■ **Aim of the task**:
Up to and including the line with "To evaluate coding", reproduce the listing below exactly, beginning at its first line.

○ ○ ○ ○

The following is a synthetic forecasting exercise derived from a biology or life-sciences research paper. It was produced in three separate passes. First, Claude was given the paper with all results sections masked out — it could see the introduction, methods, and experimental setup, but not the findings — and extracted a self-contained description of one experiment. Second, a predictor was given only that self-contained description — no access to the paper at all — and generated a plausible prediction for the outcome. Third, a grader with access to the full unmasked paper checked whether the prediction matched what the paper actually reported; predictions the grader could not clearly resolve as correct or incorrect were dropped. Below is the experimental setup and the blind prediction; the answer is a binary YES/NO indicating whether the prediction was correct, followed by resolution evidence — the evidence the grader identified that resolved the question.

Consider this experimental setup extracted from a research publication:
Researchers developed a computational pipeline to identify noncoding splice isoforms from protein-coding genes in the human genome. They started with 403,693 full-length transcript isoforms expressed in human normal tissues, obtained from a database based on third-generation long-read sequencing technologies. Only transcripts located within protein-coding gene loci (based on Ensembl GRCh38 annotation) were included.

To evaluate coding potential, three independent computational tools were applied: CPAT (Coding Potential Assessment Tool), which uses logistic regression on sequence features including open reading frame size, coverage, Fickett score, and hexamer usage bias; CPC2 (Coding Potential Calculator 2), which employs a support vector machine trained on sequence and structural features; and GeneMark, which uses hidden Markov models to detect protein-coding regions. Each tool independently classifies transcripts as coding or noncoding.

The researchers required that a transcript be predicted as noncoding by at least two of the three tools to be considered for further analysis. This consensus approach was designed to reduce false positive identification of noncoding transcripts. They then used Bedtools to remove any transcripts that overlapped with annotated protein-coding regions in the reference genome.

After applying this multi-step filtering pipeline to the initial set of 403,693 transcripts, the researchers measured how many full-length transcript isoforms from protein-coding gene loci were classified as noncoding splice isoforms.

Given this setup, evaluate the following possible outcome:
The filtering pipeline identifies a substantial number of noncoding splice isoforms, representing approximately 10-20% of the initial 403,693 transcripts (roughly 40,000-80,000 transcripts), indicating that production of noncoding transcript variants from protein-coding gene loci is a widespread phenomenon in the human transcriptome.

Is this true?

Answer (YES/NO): NO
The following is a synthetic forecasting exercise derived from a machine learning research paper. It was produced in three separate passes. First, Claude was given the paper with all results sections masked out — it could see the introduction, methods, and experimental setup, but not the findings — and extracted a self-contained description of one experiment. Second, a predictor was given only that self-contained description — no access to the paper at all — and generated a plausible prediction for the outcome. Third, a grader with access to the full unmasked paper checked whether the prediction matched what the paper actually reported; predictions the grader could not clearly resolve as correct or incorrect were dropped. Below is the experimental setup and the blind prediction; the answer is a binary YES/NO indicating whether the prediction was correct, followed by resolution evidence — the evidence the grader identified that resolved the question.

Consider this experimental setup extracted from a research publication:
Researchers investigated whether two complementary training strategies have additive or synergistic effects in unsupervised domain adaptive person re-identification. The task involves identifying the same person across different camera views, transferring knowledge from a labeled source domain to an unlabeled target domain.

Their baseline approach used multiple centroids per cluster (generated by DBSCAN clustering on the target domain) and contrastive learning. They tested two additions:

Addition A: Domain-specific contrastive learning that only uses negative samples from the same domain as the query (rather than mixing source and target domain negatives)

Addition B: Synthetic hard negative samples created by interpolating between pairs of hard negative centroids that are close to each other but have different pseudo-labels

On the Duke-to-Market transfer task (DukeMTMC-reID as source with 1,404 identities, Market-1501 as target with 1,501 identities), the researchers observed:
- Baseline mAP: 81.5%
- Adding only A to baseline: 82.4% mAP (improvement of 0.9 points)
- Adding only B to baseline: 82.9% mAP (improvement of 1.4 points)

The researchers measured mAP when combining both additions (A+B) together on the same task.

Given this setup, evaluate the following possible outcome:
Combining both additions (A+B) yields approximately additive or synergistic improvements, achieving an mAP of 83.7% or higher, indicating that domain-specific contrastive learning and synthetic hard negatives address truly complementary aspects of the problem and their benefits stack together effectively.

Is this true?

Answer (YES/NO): YES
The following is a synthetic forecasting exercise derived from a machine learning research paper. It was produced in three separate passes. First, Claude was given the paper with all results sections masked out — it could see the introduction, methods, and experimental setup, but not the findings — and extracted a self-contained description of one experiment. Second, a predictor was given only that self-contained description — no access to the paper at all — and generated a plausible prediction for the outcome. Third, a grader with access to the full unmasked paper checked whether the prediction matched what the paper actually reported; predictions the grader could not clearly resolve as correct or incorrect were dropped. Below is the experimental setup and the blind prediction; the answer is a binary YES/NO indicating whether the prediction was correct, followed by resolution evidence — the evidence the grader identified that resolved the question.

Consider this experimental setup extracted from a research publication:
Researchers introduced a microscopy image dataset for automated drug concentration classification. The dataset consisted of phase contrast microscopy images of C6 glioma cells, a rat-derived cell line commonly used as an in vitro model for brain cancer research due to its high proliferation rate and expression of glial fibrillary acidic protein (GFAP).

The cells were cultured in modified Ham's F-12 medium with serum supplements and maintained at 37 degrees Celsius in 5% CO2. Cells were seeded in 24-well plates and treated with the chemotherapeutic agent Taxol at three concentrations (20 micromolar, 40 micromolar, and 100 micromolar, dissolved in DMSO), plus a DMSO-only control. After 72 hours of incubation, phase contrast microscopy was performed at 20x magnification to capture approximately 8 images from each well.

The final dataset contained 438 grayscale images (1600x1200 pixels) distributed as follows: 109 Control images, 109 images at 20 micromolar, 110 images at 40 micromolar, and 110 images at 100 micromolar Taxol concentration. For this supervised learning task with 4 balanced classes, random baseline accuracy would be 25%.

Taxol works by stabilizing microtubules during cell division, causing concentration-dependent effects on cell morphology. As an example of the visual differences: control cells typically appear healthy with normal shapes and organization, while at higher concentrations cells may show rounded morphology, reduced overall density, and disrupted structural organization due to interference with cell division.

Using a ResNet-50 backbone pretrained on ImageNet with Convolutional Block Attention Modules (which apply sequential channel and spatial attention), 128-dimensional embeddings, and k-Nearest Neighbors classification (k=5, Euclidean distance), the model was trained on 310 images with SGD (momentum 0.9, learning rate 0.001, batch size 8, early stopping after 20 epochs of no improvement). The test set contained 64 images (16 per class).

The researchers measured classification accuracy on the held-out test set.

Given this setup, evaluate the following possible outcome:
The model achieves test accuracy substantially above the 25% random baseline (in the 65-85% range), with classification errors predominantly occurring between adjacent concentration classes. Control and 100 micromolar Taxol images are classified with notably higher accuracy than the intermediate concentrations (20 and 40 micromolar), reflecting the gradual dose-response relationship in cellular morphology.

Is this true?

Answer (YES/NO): NO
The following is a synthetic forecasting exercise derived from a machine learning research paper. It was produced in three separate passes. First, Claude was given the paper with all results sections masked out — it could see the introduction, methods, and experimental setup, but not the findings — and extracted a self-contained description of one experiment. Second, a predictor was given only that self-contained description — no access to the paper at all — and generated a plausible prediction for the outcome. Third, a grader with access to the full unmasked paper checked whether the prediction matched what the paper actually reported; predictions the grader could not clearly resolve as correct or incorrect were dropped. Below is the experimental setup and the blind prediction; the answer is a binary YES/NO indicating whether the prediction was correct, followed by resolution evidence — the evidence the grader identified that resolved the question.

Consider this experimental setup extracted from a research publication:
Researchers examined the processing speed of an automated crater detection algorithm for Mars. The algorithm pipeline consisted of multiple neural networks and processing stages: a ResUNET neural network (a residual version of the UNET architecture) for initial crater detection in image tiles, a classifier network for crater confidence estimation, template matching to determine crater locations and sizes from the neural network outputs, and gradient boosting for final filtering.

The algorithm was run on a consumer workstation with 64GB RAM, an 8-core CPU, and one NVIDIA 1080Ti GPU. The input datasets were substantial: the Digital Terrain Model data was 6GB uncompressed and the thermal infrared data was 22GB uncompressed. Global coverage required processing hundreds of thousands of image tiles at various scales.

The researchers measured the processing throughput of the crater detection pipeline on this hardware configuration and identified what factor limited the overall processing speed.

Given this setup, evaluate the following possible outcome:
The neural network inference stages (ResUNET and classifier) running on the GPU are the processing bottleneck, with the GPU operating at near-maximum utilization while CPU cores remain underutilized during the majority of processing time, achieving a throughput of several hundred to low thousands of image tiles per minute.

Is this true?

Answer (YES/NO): NO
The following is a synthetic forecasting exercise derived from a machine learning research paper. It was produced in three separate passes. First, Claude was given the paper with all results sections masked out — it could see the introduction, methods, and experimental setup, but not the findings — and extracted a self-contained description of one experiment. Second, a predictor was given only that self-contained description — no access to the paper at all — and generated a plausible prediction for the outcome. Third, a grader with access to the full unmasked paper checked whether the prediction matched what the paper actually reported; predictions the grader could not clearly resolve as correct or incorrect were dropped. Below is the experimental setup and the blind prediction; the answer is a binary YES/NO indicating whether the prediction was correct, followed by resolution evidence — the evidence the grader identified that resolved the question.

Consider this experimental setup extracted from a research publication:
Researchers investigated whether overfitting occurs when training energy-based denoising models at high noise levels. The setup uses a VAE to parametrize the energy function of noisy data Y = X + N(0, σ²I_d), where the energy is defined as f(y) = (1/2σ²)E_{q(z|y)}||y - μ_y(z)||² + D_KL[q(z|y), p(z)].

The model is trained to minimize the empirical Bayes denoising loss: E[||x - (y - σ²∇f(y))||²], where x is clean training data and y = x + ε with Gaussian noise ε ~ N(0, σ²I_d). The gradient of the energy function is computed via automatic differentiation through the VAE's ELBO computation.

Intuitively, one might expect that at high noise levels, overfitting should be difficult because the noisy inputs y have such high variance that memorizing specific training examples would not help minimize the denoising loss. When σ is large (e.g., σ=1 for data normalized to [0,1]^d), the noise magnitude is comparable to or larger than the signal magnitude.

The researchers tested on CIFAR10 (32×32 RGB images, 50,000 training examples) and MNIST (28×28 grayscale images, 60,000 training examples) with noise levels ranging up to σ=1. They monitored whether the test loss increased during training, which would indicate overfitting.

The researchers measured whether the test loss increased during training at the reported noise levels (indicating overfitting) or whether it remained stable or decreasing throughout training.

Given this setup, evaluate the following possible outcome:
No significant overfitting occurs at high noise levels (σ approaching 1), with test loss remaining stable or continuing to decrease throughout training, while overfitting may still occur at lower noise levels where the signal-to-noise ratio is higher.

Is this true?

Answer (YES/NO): YES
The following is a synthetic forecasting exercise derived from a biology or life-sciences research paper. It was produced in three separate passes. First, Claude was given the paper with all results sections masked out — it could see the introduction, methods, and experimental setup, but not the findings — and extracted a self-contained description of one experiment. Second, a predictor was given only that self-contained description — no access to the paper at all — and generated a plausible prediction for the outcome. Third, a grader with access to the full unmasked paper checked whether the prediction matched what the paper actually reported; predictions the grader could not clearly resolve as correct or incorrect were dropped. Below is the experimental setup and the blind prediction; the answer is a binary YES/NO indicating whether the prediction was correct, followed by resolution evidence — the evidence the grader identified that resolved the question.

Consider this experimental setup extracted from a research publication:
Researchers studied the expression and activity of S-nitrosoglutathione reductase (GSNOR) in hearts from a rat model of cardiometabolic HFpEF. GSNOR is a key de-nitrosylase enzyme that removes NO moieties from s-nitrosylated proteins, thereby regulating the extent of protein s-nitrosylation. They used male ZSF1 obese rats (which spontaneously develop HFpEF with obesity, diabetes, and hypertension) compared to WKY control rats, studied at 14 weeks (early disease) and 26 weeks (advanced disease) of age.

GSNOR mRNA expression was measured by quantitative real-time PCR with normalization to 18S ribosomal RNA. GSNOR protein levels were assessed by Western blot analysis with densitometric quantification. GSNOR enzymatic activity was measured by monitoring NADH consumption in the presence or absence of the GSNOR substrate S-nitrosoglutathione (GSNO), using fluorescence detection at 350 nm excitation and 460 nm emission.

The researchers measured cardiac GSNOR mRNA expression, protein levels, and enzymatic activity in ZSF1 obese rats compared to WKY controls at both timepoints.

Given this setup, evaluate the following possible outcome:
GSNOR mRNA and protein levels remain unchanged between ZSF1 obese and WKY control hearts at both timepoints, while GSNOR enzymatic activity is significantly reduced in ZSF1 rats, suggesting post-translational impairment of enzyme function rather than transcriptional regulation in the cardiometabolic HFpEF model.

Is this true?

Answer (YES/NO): YES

○ ○ ○ ○

■ **Expected output**:
The following is a synthetic forecasting exercise derived from a biology or life-sciences research paper. It was produced in three separate passes. First, Claude was given the paper with all results sections masked out — it could see the introduction, methods, and experimental setup, but not the findings — and extracted a self-contained description of one experiment. Second, a predictor was given only that self-contained description — no access to the paper at all — and generated a plausible prediction for the outcome. Third, a grader with access to the full unmasked paper checked whether the prediction matched what the paper actually reported; predictions the grader could not clearly resolve as correct or incorrect were dropped. Below is the experimental setup and the blind prediction; the answer is a binary YES/NO indicating whether the prediction was correct, followed by resolution evidence — the evidence the grader identified that resolved the question.

Consider this experimental setup extracted from a research publication:
Researchers developed a computational pipeline to identify noncoding splice isoforms from protein-coding genes in the human genome. They started with 403,693 full-length transcript isoforms expressed in human normal tissues, obtained from a database based on third-generation long-read sequencing technologies. Only transcripts located within protein-coding gene loci (based on Ensembl GRCh38 annotation) were included.

To evaluate coding potential, three independent computational tools were applied: CPAT (Coding Potential Assessment Tool), which uses logistic regression on sequence features including open reading frame size, coverage, Fickett score, and hexamer usage bias; CPC2 (Coding Potential Calculator 2), which employs a support vector machine trained on sequence and structural features; and GeneMark, which uses hidden Markov models to detect protein-coding regions. Each tool independently classifies transcripts as coding or noncoding.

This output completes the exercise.